Contrairement aux règles régissant le mélange d'éthanol dans l'essence ou de biodiesel dans le diesel, l'exigence relative au SAF n'est pas calculée en volume, mais mesurée en fonction de la décarbonation réellement apportée par le produit. Le décret fixe également les règles de vente et de mélange des carburants fossiles actuellement utilisés par les compagnies aériennes. Renato Dutra, secrétaire au Pétrole et au Gaz du ministère des Mines et de l'Énergie (MME), a déclaré que le respect de l'objectif par les compagnies aériennes sera global, et non appliqué vol par vol. Les compagnies aériennes estiment que cette mesure générera des coûts qui seront répercutés sur le consommateur final, se reflétant dans le prix des billets d'avion ; le carburant représente en moyenne environ 40 % des coûts des compagnies. Le SAF dispose déjà de règles de mise en œuvre spécifiques pour les vols internationaux, au service des objectifs de décarbonation du secteur.

Le décret établit le système « Book & Claim » pour le SAF, c'est-à-dire la réservation et la revendication de certificats de durabilité. Ce système sépare les attributs physiques du carburant de ses attributs environnementaux, permettant aux entreprises et aux compagnies aériennes du monde entier d'acheter des crédits de réduction d'émissions de carbone correspondant au SAF, même lorsqu'elles utilisent du kérosène ordinaire.

Dutra a indiqué que le décret clarifie les modalités de commercialisation du SAF, le fonctionnement des certificats de durabilité et l'application du système Book & Claim, établissant des règles pour le respect de l'exigence obligatoire sur les vols intérieurs, et abordant l'intégration avec Corsia (mécanisme mondial de réduction des émissions de carbone), donnant ainsi une substance aux conclusions de la commission SAF et de la loi elle-même dans le cadre du programme « Carburants du futur ».

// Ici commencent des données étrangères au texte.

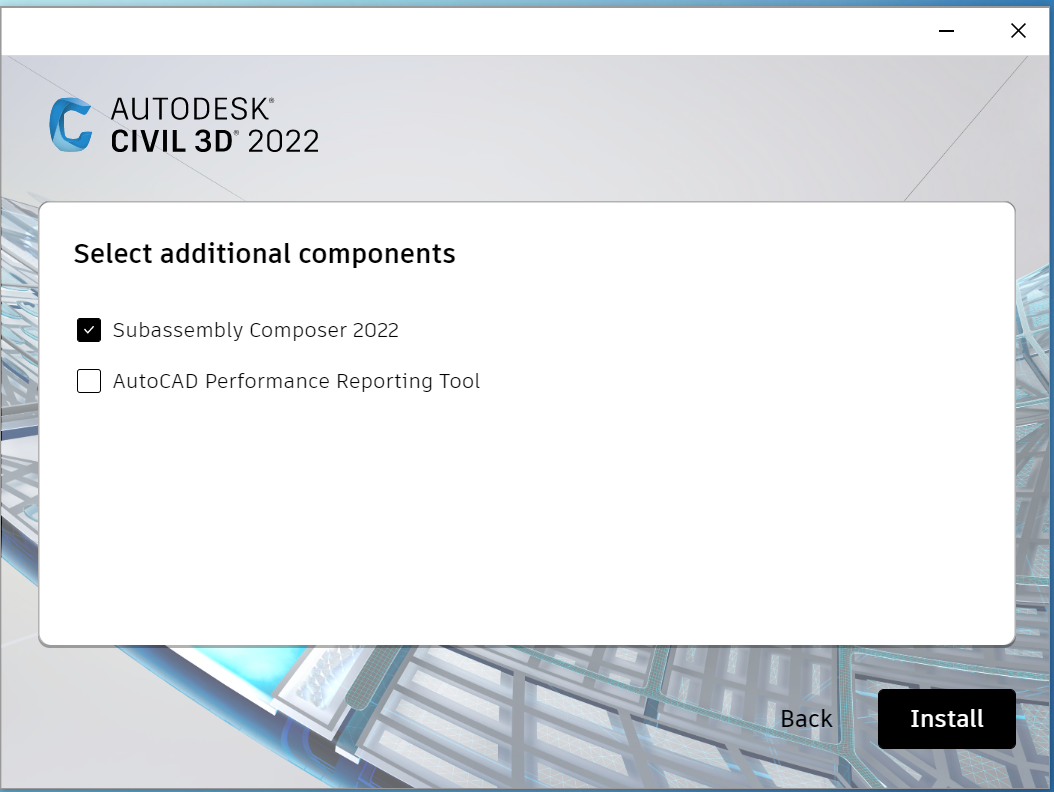 AUTODESK®
CIVIL 3D® 2022

Select additional components

Subassembly Composer 2022

AutoCAD Performance Reporting Tool

Back

Install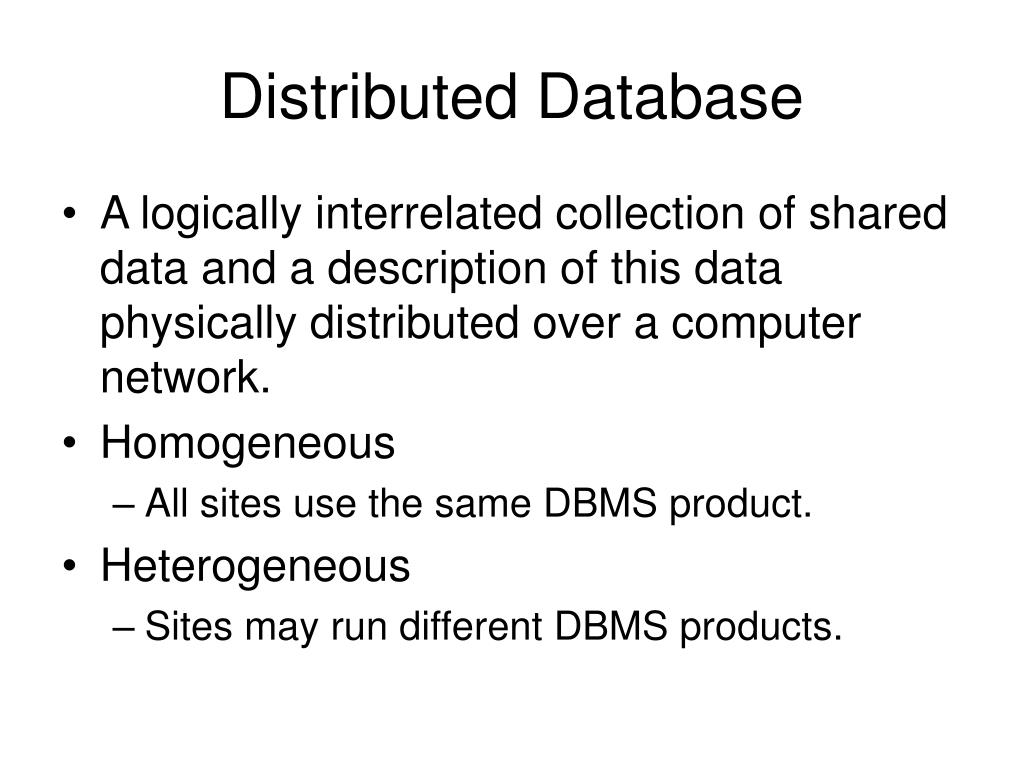 Distributed Database

• A logically interrelated collection of shared data and a description of this data physically distributed over a computer network.
• Homogeneous
– All sites use the same DBMS product.
• Heterogeneous
– Sites may run different DBMS products.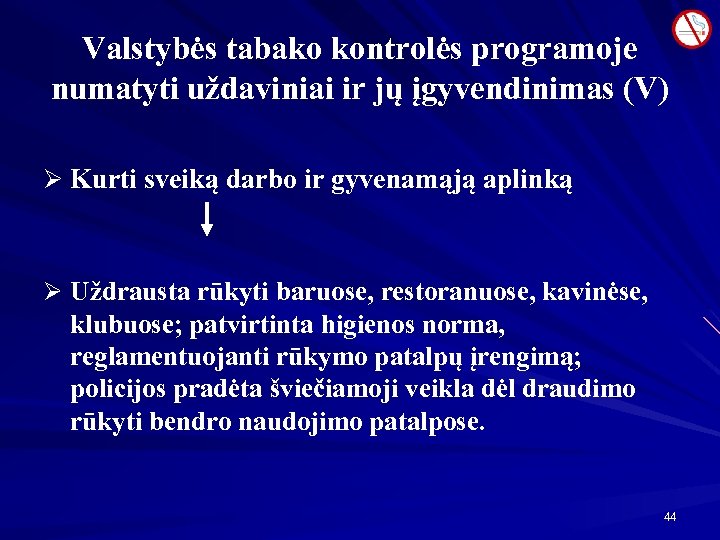 Valstybės tabako kontrolės programoje numatyti uždaviniai ir jų įgyvendinimas (V)

➢ Kurti sveiką darbo ir gyvenamąją aplinką

➢ Uždrausta rūkyti baruose, restoranuose, kavinėse, klubuose; patvirtinta higienos norma, reglamentuojanti rūkymo patalpų įrengimą; policijos pradėta šviečiamoji veikla dėl draudimo rūkyti bendro naudojimo patalpose.

44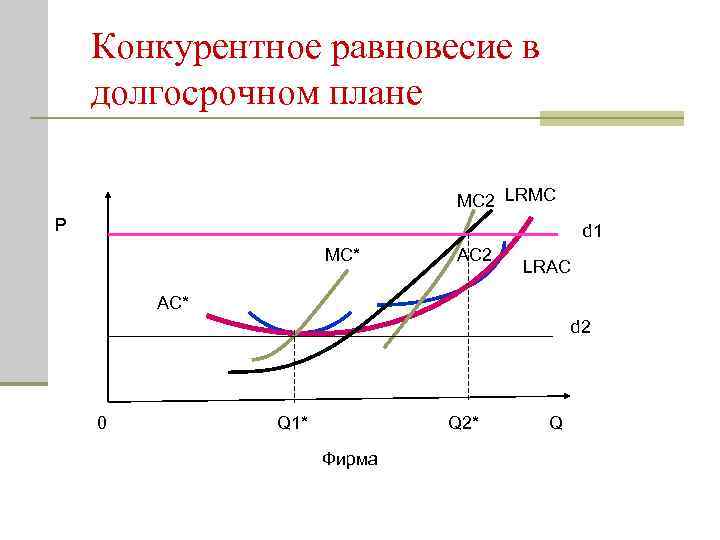 Конкурентное равновесие в долгосрочном плане

P

MC2

LRMC

d1

MC*

AC2

LRAC

AC*

d2

0

Q1*

Q2*

Q

Фирма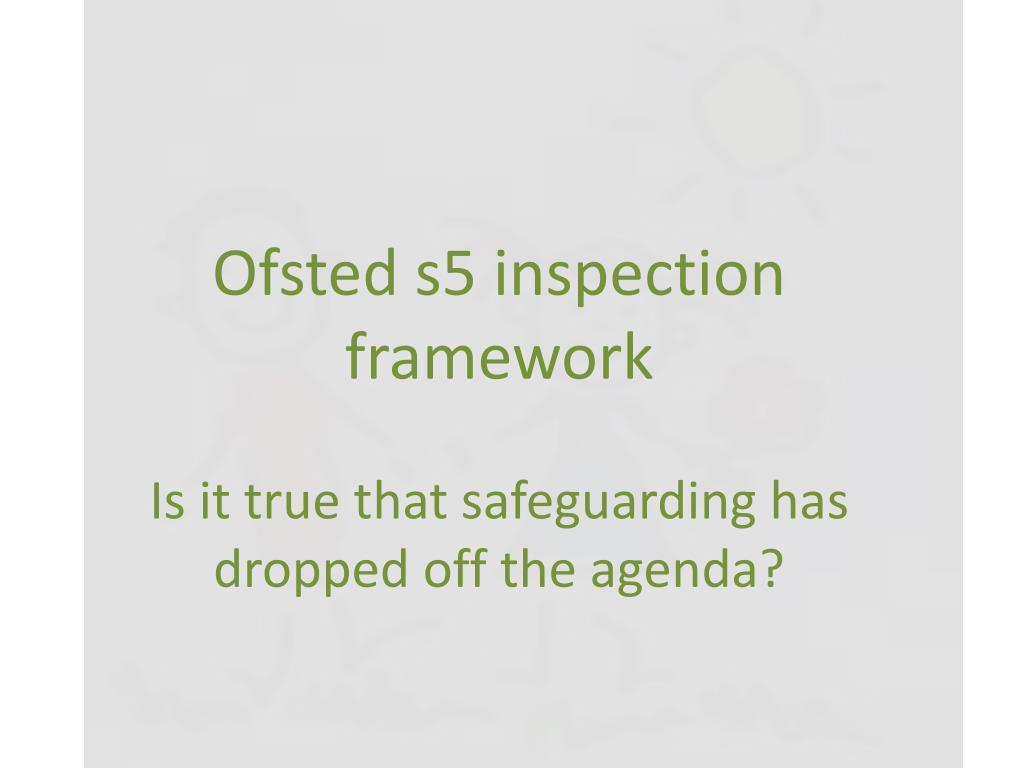 Ofsted s5 inspection framework

Is it true that safeguarding has dropped off the agenda?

Concernant l'absence de fixation d'un pourcentage spécifique de carburant à introduire dans les avions, Dutra a expliqué que cela vise à encourager la concurrence entre les différentes méthodes de production de SAF. Il a cité en exemple la production de SAF à partir d'une culture oléagineuse via la technologie Hefa, qui permet de réduire les émissions de « X » pour cent ; une autre voie, l'ATJ, utilisant de l'éthanol ou d'autres alcools, offre une efficacité de réduction bien supérieure. Pour atteindre le même objectif, la première méthode nécessiterait une quantité de carburant bien plus importante que la seconde. Il s'est exprimé devant des journalistes à Brasilia, à la clôture de la septième Semaine du biodiesel (Biodiesel Week), quelques heures avant la signature du décret.

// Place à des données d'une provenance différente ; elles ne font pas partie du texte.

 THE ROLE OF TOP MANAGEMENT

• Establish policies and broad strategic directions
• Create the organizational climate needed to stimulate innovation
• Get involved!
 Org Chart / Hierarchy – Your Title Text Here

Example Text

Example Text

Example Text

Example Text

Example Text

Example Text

Le directeur de la compagnie pétrolière nationale brésilienne (Petrobras) a également indiqué que le système Book & Claim pourrait stimuler le développement de l'industrie locale du SAF, permettant aux compagnies aériennes étrangères d'acheter ce carburant sans avoir à le transporter physiquement à l'étranger. Dutra a résumé en affirmant que ce mécanisme fournit les conditions nécessaires pour consolider l'industrie du SAF au niveau national et lui permettre de saisir les opportunités mondiales, faisant référence à la vente ou à l'utilisation séparée des crédits.

L'Association brésilienne des compagnies aériennes (Abear) a demandé dans un communiqué que les mesures d'incitation économique ciblent non seulement la production, mais aussi l'utilisation du SAF, et que sa mise en œuvre s'accompagne d'une « neutralité des coûts ». L'association a déclaré que le Brésil pourrait devenir à l'avenir l'un des principaux fournisseurs mondiaux de ce produit, et a plaidé pour le maintien de la diversité des voies technologiques. L'Abear a proposé d'offrir des incitations fiscales et budgétaires en début de transition pour encourager la recherche et la production, tout en respectant des normes socio-environnementales strictes afin d'éviter tout impact négatif sur les ressources en eau et la biodiversité. L'association a rappelé que le secteur aérien ne représente que 2 % des émissions mondiales de gaz à effet de serre et qu'il a déjà fait progresser sa transition énergétique en investissant dans des avions, des routes et des opérations plus efficaces, mais que l'utilisation à grande échelle du SAF n'est viable qu'à condition d'une neutralité des coûts — une réalité qui n'existe pas encore pour un secteur où le carburant représente environ 40 % des dépenses totales.